I'm sure there are other causes as well, but I'm convinced of this, a person's life and value is not to be judged by their lowest point, and I believe God does not judge us at our worst, nor should we.
The hardest part for those left behind is the haunting questions, "Why" and "What could I have done." And of course they are never answered....
Lastly I'll share this piece, I think it is so well said -----
"The so-called 'psychotically depressed' person who tries to kill herself doesn’t do so because death seems suddenly appealing.
The person in whom Its invisible agony reaches a certain unendurable level will kill herself the same way a trapped person will eventually jump from the window of a burning high-rise.
Make no mistake about people who leap from burning windows. Their terror of falling from a great height is still just as great as it would be for you or me standing speculatively at the same window just checking out the view; i.e., the fear of falling remains a constant.
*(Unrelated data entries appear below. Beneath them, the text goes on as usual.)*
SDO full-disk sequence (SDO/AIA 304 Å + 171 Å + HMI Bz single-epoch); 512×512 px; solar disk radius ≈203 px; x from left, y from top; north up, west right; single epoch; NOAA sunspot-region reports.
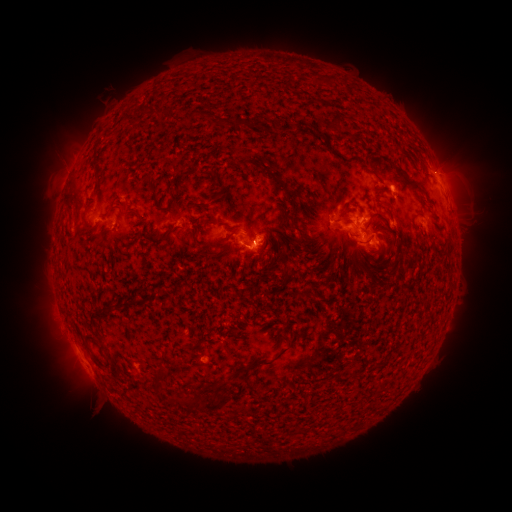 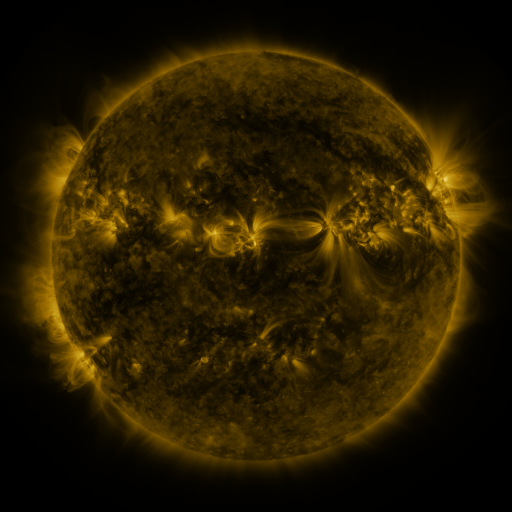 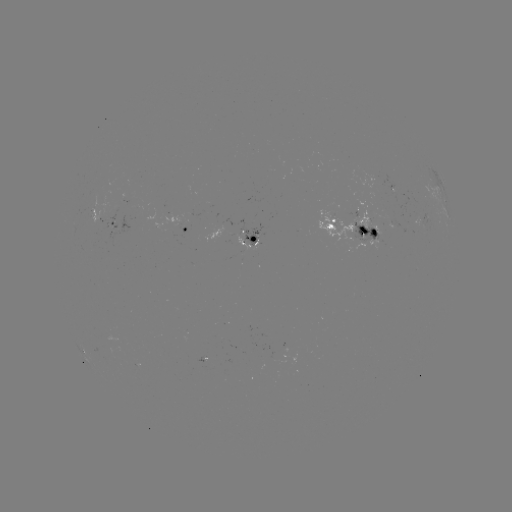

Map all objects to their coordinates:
spotted active region: (445, 205)
spotted active region: (108, 222)
spotted active region: (352, 230)
spotted active region: (187, 232)
spotted active region: (252, 237)
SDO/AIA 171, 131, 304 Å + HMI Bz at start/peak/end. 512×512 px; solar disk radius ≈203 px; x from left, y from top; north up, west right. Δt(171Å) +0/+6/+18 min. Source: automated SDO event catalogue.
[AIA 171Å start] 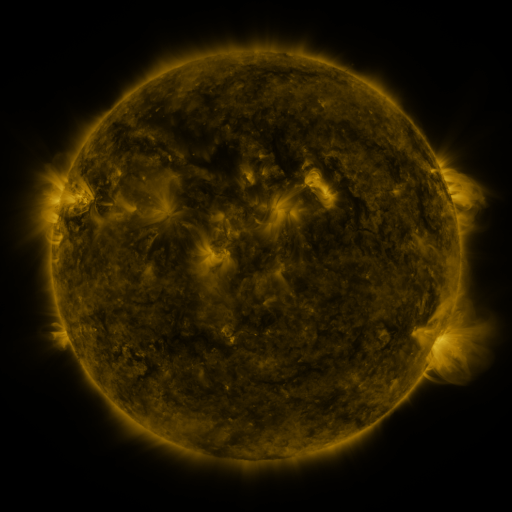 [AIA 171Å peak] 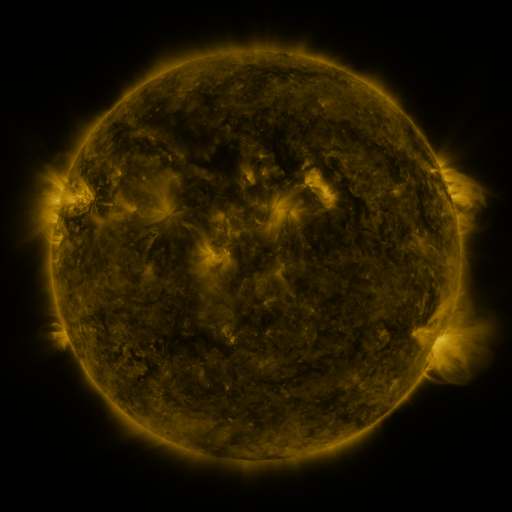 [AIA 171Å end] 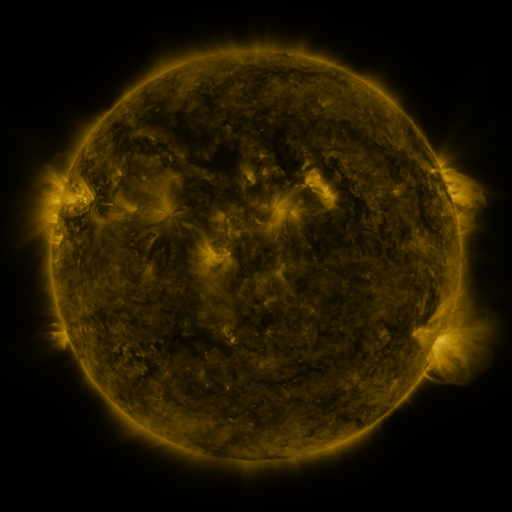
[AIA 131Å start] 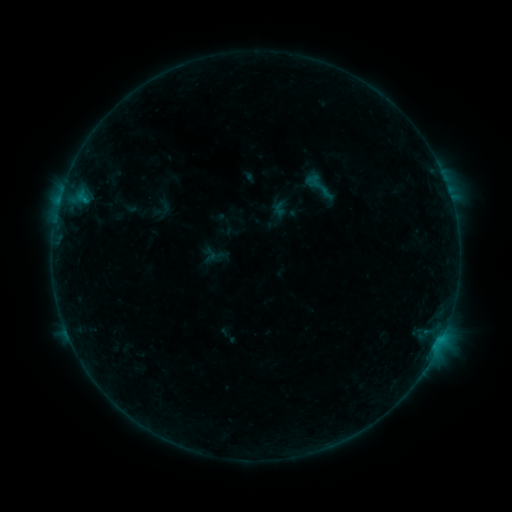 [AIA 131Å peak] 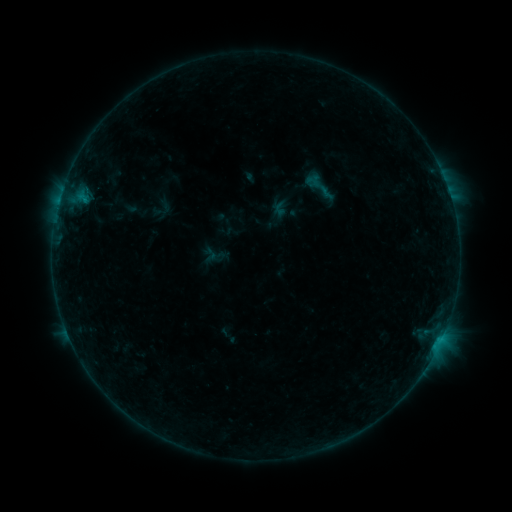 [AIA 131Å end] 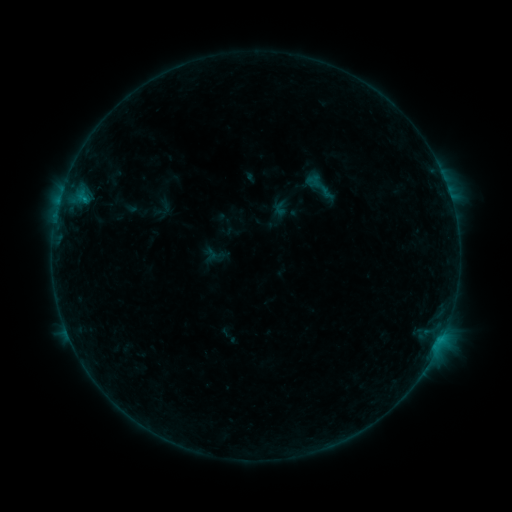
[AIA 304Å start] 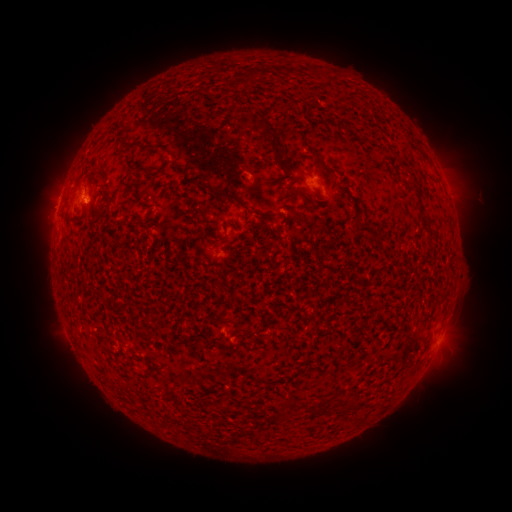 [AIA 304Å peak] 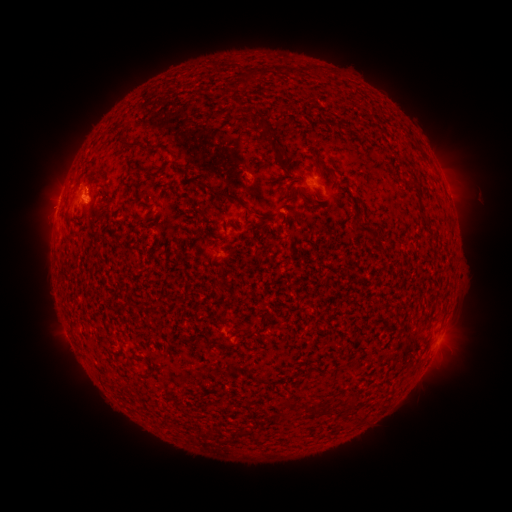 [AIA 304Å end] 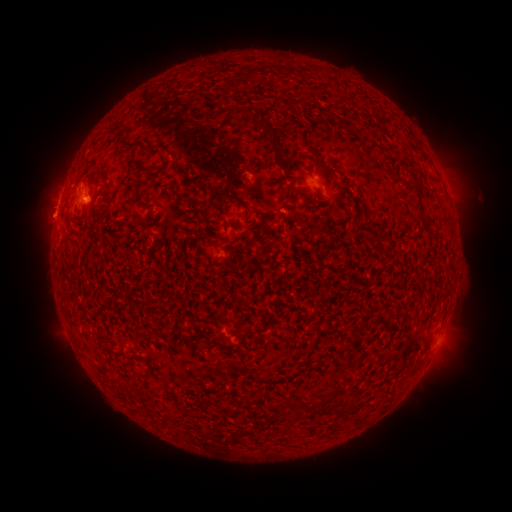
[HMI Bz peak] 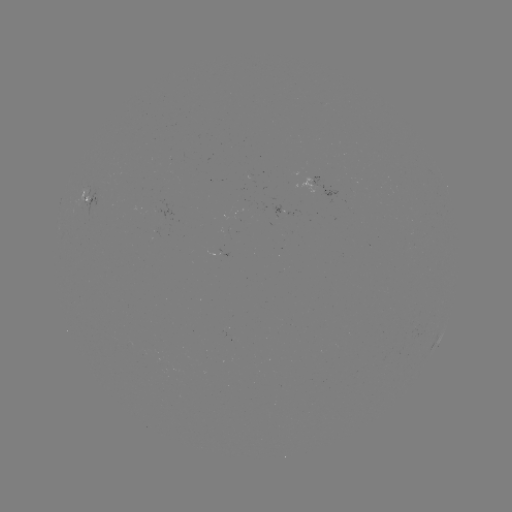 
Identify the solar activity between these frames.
eruption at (55, 203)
The variable here is the other terror, the fire’s flames: when the flames get close enough, falling to death becomes the slightly less terrible of two terrors.
It’s not desiring the fall; it’s terror of the flames.
And yet nobody down on the sidewalk, looking up and yelling ‘Don’t!’ and ‘Hang on!’, can understand the jump. Not really.
You’d have to have personally been trapped and felt flames to really understand a terror way beyond falling."